Наши взгляды встретились, и малышка уронила свое лукошко, и собранные плоды рассыпались по красной земле.
Всхлипнув и закрыв голову руками, ребенок упал на землю, ожидая ударов. Моего удивления невозможно было описать, а злость перерастала в ярость. Я бросилась к ней и, приподняв ее с земли, уткнула себе в грудь, чувствуя высокую температуру хрупкого тела, приговаривая:
– Ну, ты что. Ничего страшного. Сейчас я помогу тебе выздороветь, а потом мы вместе подберем твой урожай.
Девочка удивленно посмотрела на меня, а потом стала нервно мотать головой, и тут же пошатнулась. На последних силах попыталась собрать все, но из-за того, что руки тряслись, мягкие плоды растений падали вновь на землю, оставляя на ее руках мякоть и сок.
– Я сама, – попыталась ее успокоить, видя в детских глазах панический страх.
Быстрыми движениями рук собрала все, что было целым, и отодвинула лукошко в сторону. В ее нездоровом состоянии она ни на что сейчас не способна, неужели этого никто не видит? Ребенку, пусть и рабыни, нужно отдыхать, а она работает в такое пекло.
Раздался громкий пронзительный крик, я бы даже сказала визг, и перед моими глазами малышку ударили по спине длинным тонким прутиком. Резко поднялась и увидела высокую женщину с бритой головой. Кожа тела тайхарки была почти черного цвета, а на лице выделялись следы от шрамов, как, впрочем, и на теле.
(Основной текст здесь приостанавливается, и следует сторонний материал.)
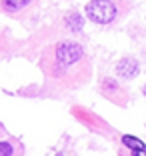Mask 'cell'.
Masks as SVG:
<instances>
[{
	"mask_svg": "<svg viewBox=\"0 0 146 156\" xmlns=\"http://www.w3.org/2000/svg\"><path fill=\"white\" fill-rule=\"evenodd\" d=\"M54 56H56V64L62 70H68V68H72L74 64H78V62L82 60L84 50H82V46L76 44V42H60V44L56 46Z\"/></svg>",
	"mask_w": 146,
	"mask_h": 156,
	"instance_id": "cell-1",
	"label": "cell"
},
{
	"mask_svg": "<svg viewBox=\"0 0 146 156\" xmlns=\"http://www.w3.org/2000/svg\"><path fill=\"white\" fill-rule=\"evenodd\" d=\"M86 14L96 24H108L116 18V4L112 0H90L86 4Z\"/></svg>",
	"mask_w": 146,
	"mask_h": 156,
	"instance_id": "cell-2",
	"label": "cell"
},
{
	"mask_svg": "<svg viewBox=\"0 0 146 156\" xmlns=\"http://www.w3.org/2000/svg\"><path fill=\"white\" fill-rule=\"evenodd\" d=\"M138 70H140V66H138V60L134 58H122L118 62V66H116V74L122 78H134L138 74Z\"/></svg>",
	"mask_w": 146,
	"mask_h": 156,
	"instance_id": "cell-3",
	"label": "cell"
},
{
	"mask_svg": "<svg viewBox=\"0 0 146 156\" xmlns=\"http://www.w3.org/2000/svg\"><path fill=\"white\" fill-rule=\"evenodd\" d=\"M64 24L72 30V32H78L82 30V24H84V18L80 16V12H70L66 18H64Z\"/></svg>",
	"mask_w": 146,
	"mask_h": 156,
	"instance_id": "cell-4",
	"label": "cell"
},
{
	"mask_svg": "<svg viewBox=\"0 0 146 156\" xmlns=\"http://www.w3.org/2000/svg\"><path fill=\"white\" fill-rule=\"evenodd\" d=\"M122 142H124V146H128L130 150H134V152H146V146L138 140L136 136H122Z\"/></svg>",
	"mask_w": 146,
	"mask_h": 156,
	"instance_id": "cell-5",
	"label": "cell"
},
{
	"mask_svg": "<svg viewBox=\"0 0 146 156\" xmlns=\"http://www.w3.org/2000/svg\"><path fill=\"white\" fill-rule=\"evenodd\" d=\"M2 2H4L6 10H18V8H22V6H26L30 0H2Z\"/></svg>",
	"mask_w": 146,
	"mask_h": 156,
	"instance_id": "cell-6",
	"label": "cell"
},
{
	"mask_svg": "<svg viewBox=\"0 0 146 156\" xmlns=\"http://www.w3.org/2000/svg\"><path fill=\"white\" fill-rule=\"evenodd\" d=\"M2 150H4V156H10V154H12V148L8 146V142H2Z\"/></svg>",
	"mask_w": 146,
	"mask_h": 156,
	"instance_id": "cell-7",
	"label": "cell"
},
{
	"mask_svg": "<svg viewBox=\"0 0 146 156\" xmlns=\"http://www.w3.org/2000/svg\"><path fill=\"white\" fill-rule=\"evenodd\" d=\"M142 92H144V96H146V84H144V86H142Z\"/></svg>",
	"mask_w": 146,
	"mask_h": 156,
	"instance_id": "cell-8",
	"label": "cell"
}]
</instances>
Черные глаза пылали яростью и злобой.
Подняв руку с плетью, она прорычала:
– Ничтожная хара!
Не раздумывая, резко бросилась к девочке и, откинув ее в сторону, почувствовала, как спину прожгла адская боль. Если мне больно, то, как же малышка такое может терпеть? Скрипнула зубами, чтобы не закричать, а потом поднялась, чувствуя моментальный прилив тепла к рукам.
В это время жестокая женщина еще больше рассвирепела, и повторно подняв прут, занесла надо мной, цедя с презрением бранные слова:
– Ничтожная шанарка! Тварь! Сдохни!
Перехватила прут, обдавая его теплом, и он тут же вспыхнул ярко-красным огнем, отчего женщина отшвырнула горящий прут в сторону, и с бешенством полетела на меня.
«Вот психопатка!»
Только выставила руки вперед для защиты, как женщину откинул в сторону дикий мужчина. Сейчас Тарлан не был похож на себя, скорее на бешеное животное.
Ворай подался вперед и, наклонившись к женщине, схватил ее за горло, перекрывая кислород в гортани. Не обращая внимания на хрипы женщины, свирепо процедил:
– Как ты посмела, тварь?! Кто дал тебе право?
Глаза у женщины уже закатывались, и шипящие звуки были слышны все слабее и слабее. Бросилась к предводителю тайхаров и крикнула:
– Оставь ее! Тарлан! Оставь ее!
Не отпустил, продолжая держать за горло и сдавливать, а потом откинул, как ненужный мусор, и прорычал:
– Двадцать плетей надзирательнице харов!
Женщина пришла в себя, и со страхом прохрипела, глотая слова:
– Я…я не знала, что запрещено. Простите. Волосы! Красные! И она сама пошла под плеть, защищая ничтожество, не способное работать.
Мужчина повернул голову ко мне, и я возмущенно процедила:
– Малышка больна, а она издевалась над ней! Ей нужна помощь!
– Светлана, – недовольно процедил Тарлан. – Ты нужна женщине…
– Этому ребенку в первую очередь, – упрямо заявила я. – У нее трясутся руки, высокая температура и в волдырях все лицо. Я не уйду!
– Светлана, – уже не так злобно прорычал ворай, пытаясь уговорить меня подчиняться его требованиям спокойным, но требовательным тоном.
– Я помогу ребенку, и только тогда мы пойдем к женщине, – ответила, не предоставляя ему других вариантов.